## Data section
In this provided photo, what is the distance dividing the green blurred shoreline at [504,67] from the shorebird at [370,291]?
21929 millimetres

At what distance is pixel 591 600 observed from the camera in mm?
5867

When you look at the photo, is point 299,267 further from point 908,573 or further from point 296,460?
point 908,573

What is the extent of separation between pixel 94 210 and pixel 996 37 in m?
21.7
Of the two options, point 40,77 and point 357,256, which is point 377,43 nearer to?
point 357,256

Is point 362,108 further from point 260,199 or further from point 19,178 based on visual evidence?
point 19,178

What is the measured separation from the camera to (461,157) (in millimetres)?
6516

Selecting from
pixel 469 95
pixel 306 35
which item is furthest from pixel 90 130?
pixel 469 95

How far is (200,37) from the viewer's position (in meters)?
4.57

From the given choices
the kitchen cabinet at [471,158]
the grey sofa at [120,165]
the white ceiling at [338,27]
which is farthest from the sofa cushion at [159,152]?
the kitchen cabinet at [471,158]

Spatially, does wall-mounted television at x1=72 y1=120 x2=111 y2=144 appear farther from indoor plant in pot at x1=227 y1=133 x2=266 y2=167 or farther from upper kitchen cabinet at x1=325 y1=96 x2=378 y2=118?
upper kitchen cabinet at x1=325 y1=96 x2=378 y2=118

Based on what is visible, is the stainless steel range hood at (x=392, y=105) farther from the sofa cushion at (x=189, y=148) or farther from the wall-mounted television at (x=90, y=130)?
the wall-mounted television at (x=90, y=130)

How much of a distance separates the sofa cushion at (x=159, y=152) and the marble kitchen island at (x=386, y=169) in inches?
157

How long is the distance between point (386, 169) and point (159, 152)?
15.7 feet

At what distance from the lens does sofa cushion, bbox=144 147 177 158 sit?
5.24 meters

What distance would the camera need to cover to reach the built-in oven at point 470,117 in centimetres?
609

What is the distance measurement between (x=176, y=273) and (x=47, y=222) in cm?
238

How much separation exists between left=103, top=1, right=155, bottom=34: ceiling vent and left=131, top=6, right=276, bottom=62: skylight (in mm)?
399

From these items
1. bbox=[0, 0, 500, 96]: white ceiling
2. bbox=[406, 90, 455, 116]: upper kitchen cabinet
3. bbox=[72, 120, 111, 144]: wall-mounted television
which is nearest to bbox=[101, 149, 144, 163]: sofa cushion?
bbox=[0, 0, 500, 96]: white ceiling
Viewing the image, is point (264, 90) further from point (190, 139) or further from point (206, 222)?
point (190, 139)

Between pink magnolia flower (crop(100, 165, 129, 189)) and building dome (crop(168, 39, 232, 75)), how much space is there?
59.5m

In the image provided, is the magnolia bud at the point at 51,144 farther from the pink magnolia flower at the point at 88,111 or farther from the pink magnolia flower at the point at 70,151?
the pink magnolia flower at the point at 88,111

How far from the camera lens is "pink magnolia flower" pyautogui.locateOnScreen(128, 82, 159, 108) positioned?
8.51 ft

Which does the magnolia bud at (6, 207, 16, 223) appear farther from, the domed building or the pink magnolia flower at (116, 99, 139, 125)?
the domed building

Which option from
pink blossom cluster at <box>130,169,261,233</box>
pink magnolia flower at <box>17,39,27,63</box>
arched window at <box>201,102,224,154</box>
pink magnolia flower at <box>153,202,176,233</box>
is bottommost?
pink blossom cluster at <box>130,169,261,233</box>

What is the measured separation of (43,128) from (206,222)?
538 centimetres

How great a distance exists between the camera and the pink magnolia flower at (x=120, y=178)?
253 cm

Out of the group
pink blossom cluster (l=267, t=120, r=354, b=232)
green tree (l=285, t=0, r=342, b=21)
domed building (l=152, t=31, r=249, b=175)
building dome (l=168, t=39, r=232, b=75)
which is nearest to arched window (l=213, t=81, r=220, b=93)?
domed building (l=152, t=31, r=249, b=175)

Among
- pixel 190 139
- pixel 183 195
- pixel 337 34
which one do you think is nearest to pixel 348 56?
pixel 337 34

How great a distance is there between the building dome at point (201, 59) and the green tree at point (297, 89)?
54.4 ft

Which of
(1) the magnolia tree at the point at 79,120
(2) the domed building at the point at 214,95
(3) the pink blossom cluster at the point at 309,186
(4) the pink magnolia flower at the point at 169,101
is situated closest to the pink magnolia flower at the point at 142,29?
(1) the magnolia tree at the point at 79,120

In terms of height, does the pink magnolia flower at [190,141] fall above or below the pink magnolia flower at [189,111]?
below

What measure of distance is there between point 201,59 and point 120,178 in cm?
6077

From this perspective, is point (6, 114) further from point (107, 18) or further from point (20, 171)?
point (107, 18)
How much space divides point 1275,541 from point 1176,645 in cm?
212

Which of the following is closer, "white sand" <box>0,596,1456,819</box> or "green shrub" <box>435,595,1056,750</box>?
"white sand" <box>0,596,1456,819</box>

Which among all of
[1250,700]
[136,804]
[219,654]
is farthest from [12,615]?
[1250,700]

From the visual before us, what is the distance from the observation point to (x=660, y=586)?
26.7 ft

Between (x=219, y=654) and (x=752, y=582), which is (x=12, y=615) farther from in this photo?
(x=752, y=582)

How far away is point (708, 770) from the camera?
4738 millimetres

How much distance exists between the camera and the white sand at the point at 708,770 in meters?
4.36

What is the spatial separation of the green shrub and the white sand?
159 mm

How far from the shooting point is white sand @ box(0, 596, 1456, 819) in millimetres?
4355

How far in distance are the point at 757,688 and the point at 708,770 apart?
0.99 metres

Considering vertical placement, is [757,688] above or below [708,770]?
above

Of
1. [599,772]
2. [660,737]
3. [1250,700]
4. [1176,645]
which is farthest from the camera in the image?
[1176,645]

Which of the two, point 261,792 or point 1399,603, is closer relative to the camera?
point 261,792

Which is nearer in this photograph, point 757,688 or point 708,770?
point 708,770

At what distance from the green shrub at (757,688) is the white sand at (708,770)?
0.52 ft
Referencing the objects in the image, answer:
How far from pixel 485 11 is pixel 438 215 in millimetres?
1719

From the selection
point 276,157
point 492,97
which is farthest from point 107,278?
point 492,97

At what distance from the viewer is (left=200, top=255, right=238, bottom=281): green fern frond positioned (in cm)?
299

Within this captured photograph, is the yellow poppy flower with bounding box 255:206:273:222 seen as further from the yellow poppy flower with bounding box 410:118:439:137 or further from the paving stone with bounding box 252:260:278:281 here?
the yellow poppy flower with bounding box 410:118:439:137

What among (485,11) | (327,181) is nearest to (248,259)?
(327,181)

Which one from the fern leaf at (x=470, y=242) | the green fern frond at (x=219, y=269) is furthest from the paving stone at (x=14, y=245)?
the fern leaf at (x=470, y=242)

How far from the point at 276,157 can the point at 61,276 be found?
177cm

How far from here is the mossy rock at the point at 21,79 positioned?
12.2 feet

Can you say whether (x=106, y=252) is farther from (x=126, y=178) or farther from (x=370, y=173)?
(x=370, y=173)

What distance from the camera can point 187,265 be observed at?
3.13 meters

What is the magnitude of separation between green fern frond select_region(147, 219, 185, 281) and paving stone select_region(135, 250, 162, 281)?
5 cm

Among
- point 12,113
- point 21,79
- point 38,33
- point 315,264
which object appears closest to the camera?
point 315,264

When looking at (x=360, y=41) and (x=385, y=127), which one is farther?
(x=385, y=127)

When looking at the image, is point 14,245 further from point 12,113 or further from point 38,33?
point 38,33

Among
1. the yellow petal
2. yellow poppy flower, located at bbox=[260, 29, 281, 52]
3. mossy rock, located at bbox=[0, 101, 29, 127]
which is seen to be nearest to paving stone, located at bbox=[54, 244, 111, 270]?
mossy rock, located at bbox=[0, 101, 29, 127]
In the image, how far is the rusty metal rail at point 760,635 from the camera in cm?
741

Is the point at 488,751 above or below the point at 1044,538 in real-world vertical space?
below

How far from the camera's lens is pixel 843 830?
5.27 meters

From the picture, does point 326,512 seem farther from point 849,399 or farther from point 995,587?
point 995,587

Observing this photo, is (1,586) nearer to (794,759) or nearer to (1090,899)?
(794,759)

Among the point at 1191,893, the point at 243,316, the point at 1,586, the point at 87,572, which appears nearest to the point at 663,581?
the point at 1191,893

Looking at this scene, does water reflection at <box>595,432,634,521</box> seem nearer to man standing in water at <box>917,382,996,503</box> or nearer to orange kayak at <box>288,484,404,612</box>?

## What the task requires
With the line containing "When looking at (x=360, y=41)" as the first and the last line of the records as the final one, print exactly the lines in that span.

## The solution
When looking at (x=360, y=41) and (x=385, y=127), which one is farther?
(x=385, y=127)

When looking at the image, is point 14,245 further from point 12,113 or further from point 38,33?
point 38,33

Among
1. the yellow petal
2. yellow poppy flower, located at bbox=[260, 29, 281, 52]
3. mossy rock, located at bbox=[0, 101, 29, 127]
which is seen to be nearest to paving stone, located at bbox=[54, 244, 111, 270]?
mossy rock, located at bbox=[0, 101, 29, 127]
In the image, how far is the rusty metal rail at point 760,635 from the camera in cm?
741

Is the point at 488,751 above or below the point at 1044,538 in real-world vertical space?
below

How far from the camera's lens is pixel 843 830?
5.27 meters

From the picture, does point 326,512 seem farther from point 849,399 or farther from point 995,587?
point 995,587

Observing this photo, is (1,586) nearer to (794,759) or nearer to (1090,899)?
(794,759)

Among the point at 1191,893, the point at 243,316, the point at 1,586, the point at 87,572, which appears nearest to the point at 663,581?
the point at 1191,893

Looking at this scene, does water reflection at <box>595,432,634,521</box> seem nearer to man standing in water at <box>917,382,996,503</box> or nearer to orange kayak at <box>288,484,404,612</box>?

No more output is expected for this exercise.